O que seria de esperar era que o mais alto responsável pela Procuradoria-Geral da República desse uma imagem de parcimónia discursiva e agisse. Agisse no sentido de conferir credibilidade às investigações, agisse no sentido de lhes dar rapidez, agisse ainda no sentido de diminuir as sistemáticas fugas ao segredo de justiça. Mas, na realidade, a despeito de tudo isto, o procurador insiste em remar no sentido contrário, sem que ninguém o chame à razão ou lhe diga que o espectáculo que vem sendo dado é por demais degradante.
Veja-se esta questão das escutas telefónicas. Diz o procurador que há 8.000 telefones sob escuta! Poderiam ser 7.999 ou 8.001, mas a conta é certa. Verdade seja dita que ficámos sem saber se este número de telefones corresponde a igual número de proprietários ou se a cada assinante podem estar "atribuídos" vários números, embora isso possa ser, dadas as coisas, puramente irrelevante. Porém, o que já não será irrelevante é o facto de o procurador esclarecer quantos telefones tem sob vigilância.
Confesso que não entendi a necessidade.

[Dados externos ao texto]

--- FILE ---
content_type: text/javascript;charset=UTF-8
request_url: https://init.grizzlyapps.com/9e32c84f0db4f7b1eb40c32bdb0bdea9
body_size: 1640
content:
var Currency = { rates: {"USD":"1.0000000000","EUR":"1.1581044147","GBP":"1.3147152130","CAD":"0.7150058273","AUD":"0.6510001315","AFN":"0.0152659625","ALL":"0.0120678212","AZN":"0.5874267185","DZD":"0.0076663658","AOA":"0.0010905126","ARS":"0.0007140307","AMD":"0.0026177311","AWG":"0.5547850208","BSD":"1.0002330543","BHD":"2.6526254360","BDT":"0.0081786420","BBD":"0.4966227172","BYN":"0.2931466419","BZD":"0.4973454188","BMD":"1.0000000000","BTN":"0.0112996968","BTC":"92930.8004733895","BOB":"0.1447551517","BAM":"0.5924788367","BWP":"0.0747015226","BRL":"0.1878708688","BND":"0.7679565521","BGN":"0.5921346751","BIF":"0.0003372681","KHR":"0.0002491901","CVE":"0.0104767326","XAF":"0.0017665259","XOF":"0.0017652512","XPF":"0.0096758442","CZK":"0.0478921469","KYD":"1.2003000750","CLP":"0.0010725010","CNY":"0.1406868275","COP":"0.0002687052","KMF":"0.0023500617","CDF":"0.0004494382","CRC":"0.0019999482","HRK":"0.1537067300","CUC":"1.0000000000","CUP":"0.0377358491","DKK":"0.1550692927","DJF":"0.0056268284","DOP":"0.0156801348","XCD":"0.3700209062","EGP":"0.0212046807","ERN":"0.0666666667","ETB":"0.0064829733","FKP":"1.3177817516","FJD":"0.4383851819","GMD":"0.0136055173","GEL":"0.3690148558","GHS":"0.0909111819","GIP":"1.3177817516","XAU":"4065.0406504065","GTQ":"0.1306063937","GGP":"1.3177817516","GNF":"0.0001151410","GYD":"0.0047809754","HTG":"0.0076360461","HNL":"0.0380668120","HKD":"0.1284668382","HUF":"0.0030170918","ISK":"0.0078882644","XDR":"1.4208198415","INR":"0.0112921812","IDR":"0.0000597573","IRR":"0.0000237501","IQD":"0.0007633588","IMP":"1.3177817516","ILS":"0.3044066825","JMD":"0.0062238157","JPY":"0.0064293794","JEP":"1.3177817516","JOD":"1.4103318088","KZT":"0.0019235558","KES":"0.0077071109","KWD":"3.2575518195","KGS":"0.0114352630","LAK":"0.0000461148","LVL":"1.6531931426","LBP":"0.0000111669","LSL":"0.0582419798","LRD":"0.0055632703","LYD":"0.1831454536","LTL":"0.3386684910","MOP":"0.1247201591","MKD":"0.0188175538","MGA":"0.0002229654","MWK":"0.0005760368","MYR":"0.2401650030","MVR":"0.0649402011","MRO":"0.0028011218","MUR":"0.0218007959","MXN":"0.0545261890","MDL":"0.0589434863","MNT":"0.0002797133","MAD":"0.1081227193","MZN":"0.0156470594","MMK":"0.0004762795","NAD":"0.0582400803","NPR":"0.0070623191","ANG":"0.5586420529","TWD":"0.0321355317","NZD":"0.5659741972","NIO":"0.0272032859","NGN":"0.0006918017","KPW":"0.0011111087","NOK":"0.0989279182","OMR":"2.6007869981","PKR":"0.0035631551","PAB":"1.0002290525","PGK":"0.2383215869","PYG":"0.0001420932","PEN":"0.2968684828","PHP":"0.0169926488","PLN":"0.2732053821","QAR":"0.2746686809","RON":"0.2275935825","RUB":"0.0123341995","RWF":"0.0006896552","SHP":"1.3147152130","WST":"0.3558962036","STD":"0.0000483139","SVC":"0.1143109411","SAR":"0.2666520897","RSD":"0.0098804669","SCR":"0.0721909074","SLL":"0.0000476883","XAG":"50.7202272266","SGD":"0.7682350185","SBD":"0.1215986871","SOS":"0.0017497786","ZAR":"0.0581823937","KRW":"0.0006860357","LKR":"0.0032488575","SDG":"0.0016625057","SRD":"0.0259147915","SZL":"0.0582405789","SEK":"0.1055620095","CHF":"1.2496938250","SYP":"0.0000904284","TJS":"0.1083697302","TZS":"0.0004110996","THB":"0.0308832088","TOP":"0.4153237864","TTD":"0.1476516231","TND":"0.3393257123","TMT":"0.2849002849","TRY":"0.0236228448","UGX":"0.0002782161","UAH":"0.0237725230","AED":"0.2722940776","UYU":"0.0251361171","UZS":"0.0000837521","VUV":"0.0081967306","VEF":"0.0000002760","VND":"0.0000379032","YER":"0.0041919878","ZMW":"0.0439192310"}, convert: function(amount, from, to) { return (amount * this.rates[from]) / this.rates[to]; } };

Existirão mensagens cifradas que se pretendem passar com este tipo de afirmações? A quem beneficia esta informação? É útil ao regime, interna e externamente, saber-se quantas pessoas estão sob suspeita (partindo-se do princípio que só se escuta quem se encontra nessas circunstâncias)? Todavia, admitindo que a informação, vinda de quem vem, não pode ser gratuita - longe disso - é forçoso afirmar que o procurador-geral da República abriu a caixa de Pandora.
Porquê? Pela simples razão de que, ao lançar a desconfiança entre os portugueses que fazem chamadas telefónicas, criou condições para que nos interroguemos se o nosso telefone consta, ou não, dessa lista de "premiados". Eu quero saber! Eu quero saber se estou sob escuta e, em caso afirmativo, com que fundamento. Eu quero saber se, aos olhos da Procuradoria-Geral da República, sou suspeito de alguma coisa e se o sou como cidadão, como presidente da Nova Democracia, como docente do ensino superior, como sócio do Benfica, ou como qualquer outra coisa.
Eu quero sabê-lo e tenho esse direito. Eu quero saber se vivo num país livre, que se auto-apresenta como sendo um Estado de Direito, com um Direito democrático e constitucional ou se estou a presenciar o "1984" do Orwell, revisitado por uns quantos O`Briens que se julgam agentes do "Ministério da Verdade". E quero ainda saber, se há tanta vigilância e tanto zelo público na sua divulgação e publicitação, qual o motivo para que Portugal continue a ser apontado como um dos países de grande actividade corruptiva. Será possível responder a estas perguntas senhor procurador-geral?».